Alone, he walked along the embankment, looking for a florist of high quality recently come into business by the river near the rail bridge. It was late morning, the streets quiet, and slipping a coin to a newsboy for the Times second edition, he made his way to the shopfront on the corner of a small street leading towards St Pauls.

The flowers on sale were indeed brilliant, and he took time to inspect all the blooms. They utterly glowed with life, irises, carnations, roses, violets and other brilliant efflourusecences a non-botanist such as himself had no chance of identifying.

“Are you going to spend all day spreading germs on those blooms, or are you going to buy anything?” said a scolding voice.

It was Carina the cat burglar, black hair spilling out from everywhere under a strawish hat, a green apron about her.

“Indeed I am, dear shopkeep! I’ll take a large spray of irises, and do we have any of those white things, you know, drat it I forget.”

“Lilies?” asked Carina. “We have nothing at the moment, but as you see, my gardener is giving the matter his most urgent attention.”

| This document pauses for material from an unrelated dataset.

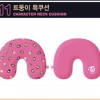 TWICE Character Pop-up store - Character neck cushion
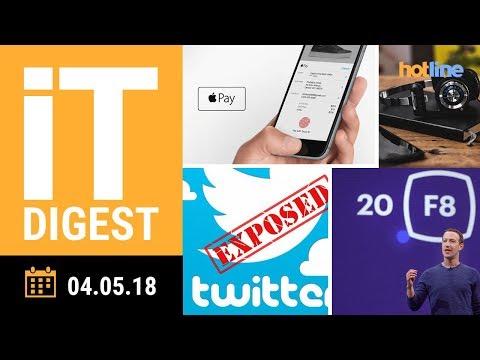 IT Digest: 10 главных новостей недели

She stepped back with a discrete flourish to reveal the back of the shop. In the darkness, there was a familiar song, the natural sound of the most un-natural thing in the world.

“Hoooooo-heeeee….hooo hooo hooooo heeeeeeeee….woooo wooo, hoo-hee-hooo…”

The moon-a-muck sang to several plant pots full of dead flowers salvaged from parks and gardens of the city, before breaking off to snort a selection of alum crystals up its trumpet.

“Yes, he’s got natural green…er…claws” said Aristophanes, as Carina passed him irises wrapped in day old damp newspaper…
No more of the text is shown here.